Il avait relevé que l’instance qu’il préside jouit des critères d’autonomie et de compétence et exercera les prérogatives héritées des ministères de l’Intérieur, des Affaires étrangères et de la Justice concernant les élections. Dans ce cadre, quelque 500 000 agents encadreront le scrutin présidentiel sous son autorité directe, avait-il précisé. Les bureaux de la commission chargée de la révision des listes des élections au niveau des communes étaient, ainsi, ouverts tous les jours de la semaine, de 9h00 à 16h30, à l’exception du vendredi, a-t-on déclaré à l’APS.

Pourtant, jusqu’à présent, aucune commission n’a été installée au niveau des communes en Kabylie, par exemple ! Comment est-ce possible que l’instance de Charfi ait finalisé la révision des listes électorales dans cette région sans le concours du ministère de l’Intérieur, organisateur de la fraude, et ses démembrements locaux ?

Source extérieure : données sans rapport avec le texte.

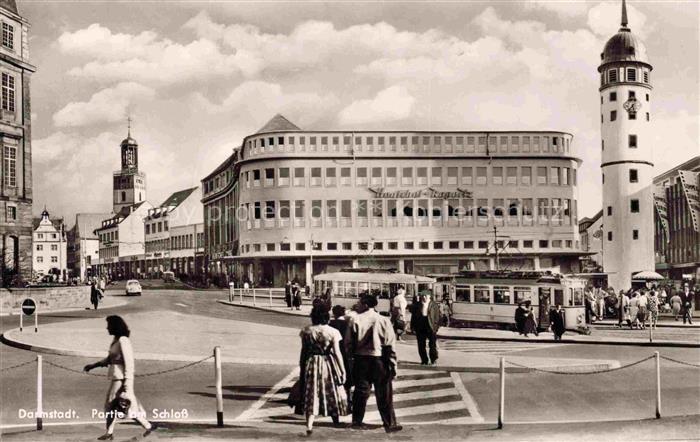 DARMSTADT Hessen Partie am Schloss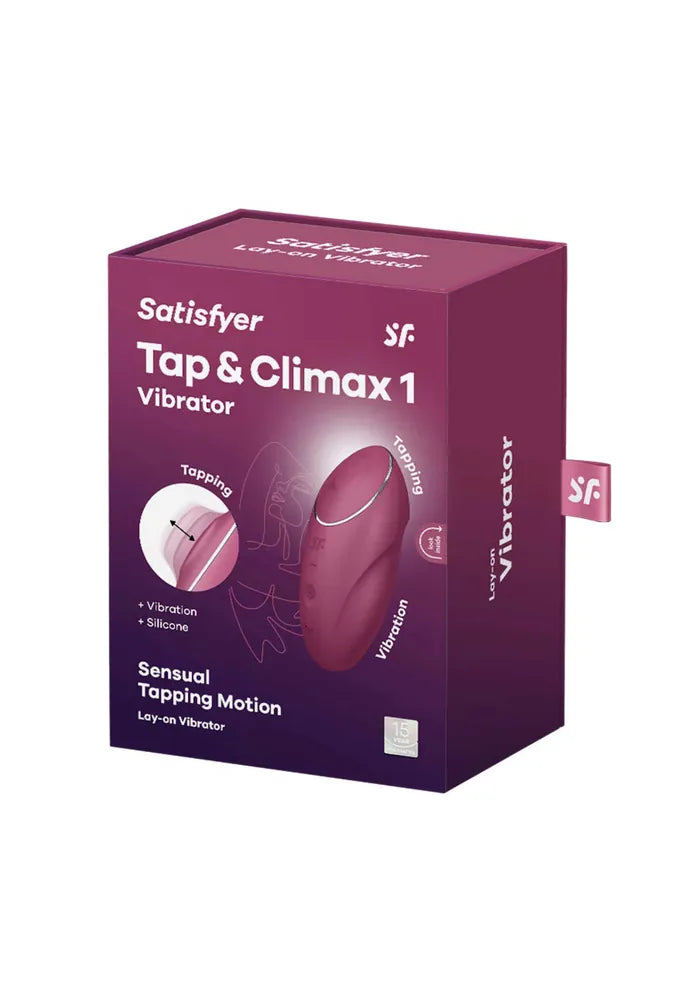 Tapping Clitoral Stimulator - Tap & Climax 1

Mais qu’à cela ne tienne, le président de l’Autorité nationale indépendante des élections, M. Charfi, avait affirmé dans de précédentes déclarations que les procédures adoptées et le système informatique utilisé pour la surveillance et l’assainissement des listes du corps électoral rendent « impossible » la fraude, assurant que la présidentielle se déroulera en toute transparence.